Stewards at FESPACO Headquarters 2025. Photo: Makella Ama

It was elevating to see the symbiosis of cinema and a true sense of Pan-African culture. For me, film has never just been about film. It’s about the ability to metaphysically travel through space and time, to engage in remembrance, to immerse myself in something other when I am losing touch with things that make me feel alive. Being among the aliveness of Ouagadougou during this time meant that the idea of cinema was not limited to a dark room with four walls and a screen. Cinema occurred in an open-air stadium under the stars amid the sounds of a nearby market. Cinema was happening in the 40-degree heat reminding our skins of what it feels like to drink the color orange. Cinema was happening all around us.

In an age of lecture performances as a testament to a universal desire to share non-passive spaces with people, I wonder how this break in convention can be taken one step further. How can we share spaces with audiences that exist outside the often stiflingly elitist world of art and film? How can we demand more from ourselves, as both spectators and contributors, to the ecology of cinema?

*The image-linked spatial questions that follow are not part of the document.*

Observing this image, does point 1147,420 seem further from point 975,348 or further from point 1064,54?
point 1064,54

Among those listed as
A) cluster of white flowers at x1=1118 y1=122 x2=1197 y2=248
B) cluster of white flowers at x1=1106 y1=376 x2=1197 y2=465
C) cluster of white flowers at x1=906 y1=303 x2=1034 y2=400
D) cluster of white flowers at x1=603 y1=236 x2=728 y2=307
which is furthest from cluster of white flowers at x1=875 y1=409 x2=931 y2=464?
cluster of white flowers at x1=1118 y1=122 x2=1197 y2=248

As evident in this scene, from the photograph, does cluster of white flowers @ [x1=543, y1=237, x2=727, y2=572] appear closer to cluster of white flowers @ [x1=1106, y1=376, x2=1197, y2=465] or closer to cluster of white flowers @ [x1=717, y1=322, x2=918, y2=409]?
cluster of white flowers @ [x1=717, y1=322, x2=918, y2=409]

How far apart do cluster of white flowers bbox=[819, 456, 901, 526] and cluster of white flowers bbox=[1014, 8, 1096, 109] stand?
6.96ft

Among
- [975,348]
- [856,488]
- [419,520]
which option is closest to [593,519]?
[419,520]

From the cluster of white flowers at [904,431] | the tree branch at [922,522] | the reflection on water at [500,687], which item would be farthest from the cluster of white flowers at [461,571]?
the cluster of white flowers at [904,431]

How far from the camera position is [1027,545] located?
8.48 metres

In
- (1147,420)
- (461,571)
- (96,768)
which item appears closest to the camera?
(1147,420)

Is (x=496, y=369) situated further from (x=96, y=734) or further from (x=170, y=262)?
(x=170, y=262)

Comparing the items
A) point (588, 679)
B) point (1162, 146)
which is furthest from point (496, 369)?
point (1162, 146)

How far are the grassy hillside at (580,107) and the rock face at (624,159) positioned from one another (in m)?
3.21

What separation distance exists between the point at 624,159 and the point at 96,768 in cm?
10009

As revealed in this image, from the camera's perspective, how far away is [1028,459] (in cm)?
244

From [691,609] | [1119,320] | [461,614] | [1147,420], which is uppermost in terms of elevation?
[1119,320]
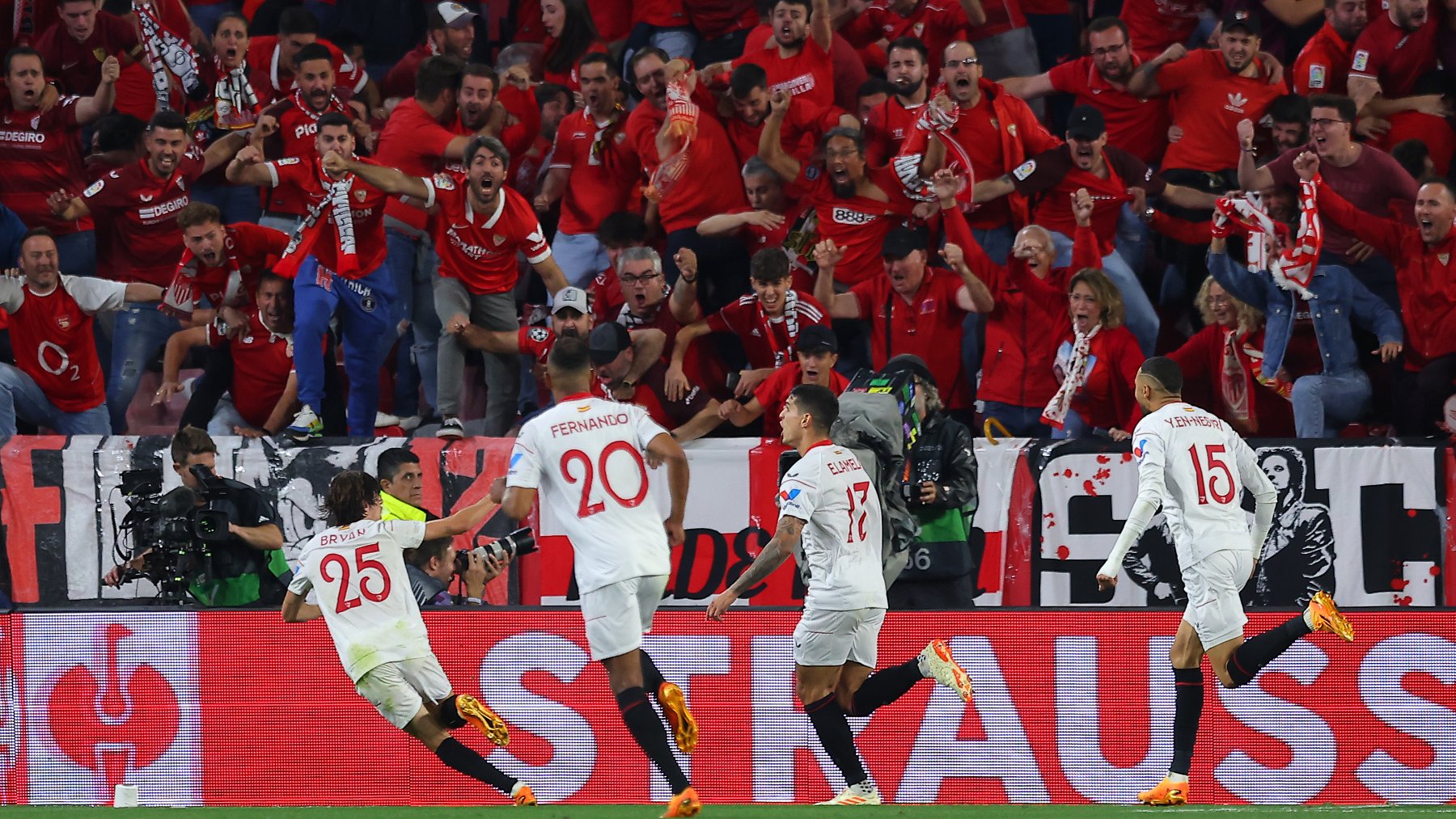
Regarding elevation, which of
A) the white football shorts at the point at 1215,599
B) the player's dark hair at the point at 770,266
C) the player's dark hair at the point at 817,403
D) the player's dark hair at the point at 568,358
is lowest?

At June Givanni’s Per Ankh exhibition at Raven Row in 2023, Gaston Kabore spoke of ceremony in congregating around a baobab tree — that wasn’t necessarily a tree because it was a table — and how this was a space for spiritually charged conversations about film and its cultures. “People would wait and take turns being invited to the table to speak — it was really about the elders passing traditions on and creating networks.” This speaks to a gradual decline of space to breathe and digest around films. Current cinema culture involves attending a screening and going home, or sitting through a Q&A, the value of which is entirely dependent the questions asked by those present in the room.

I want to make a call for spaces of activation beyond such constraints. Perhaps what many are beginning to lose is a sense of ceremony. If patriotism is still a virtue clung unto by many, maybe this patriotism should have spirit. After all, nothing we do is ever really done alone. Although we are our own sun, as Ousmane Sembene put it back in 1983, we are not suns in isolation. At least, not on cinema grounds.

 

Makella Ama (b. Accra, Ghana) is an anti-disciplinary maker with a practice that often takes shape through curation, visual anthropology, and writing through a sensorial lens. Their practice is rooted in their background of community/youth work with children in care and young refugees. A question Makella is often grappling with is this: how can we demystify the links between storytelling, history, and the ability to bring archives to life/light/memory?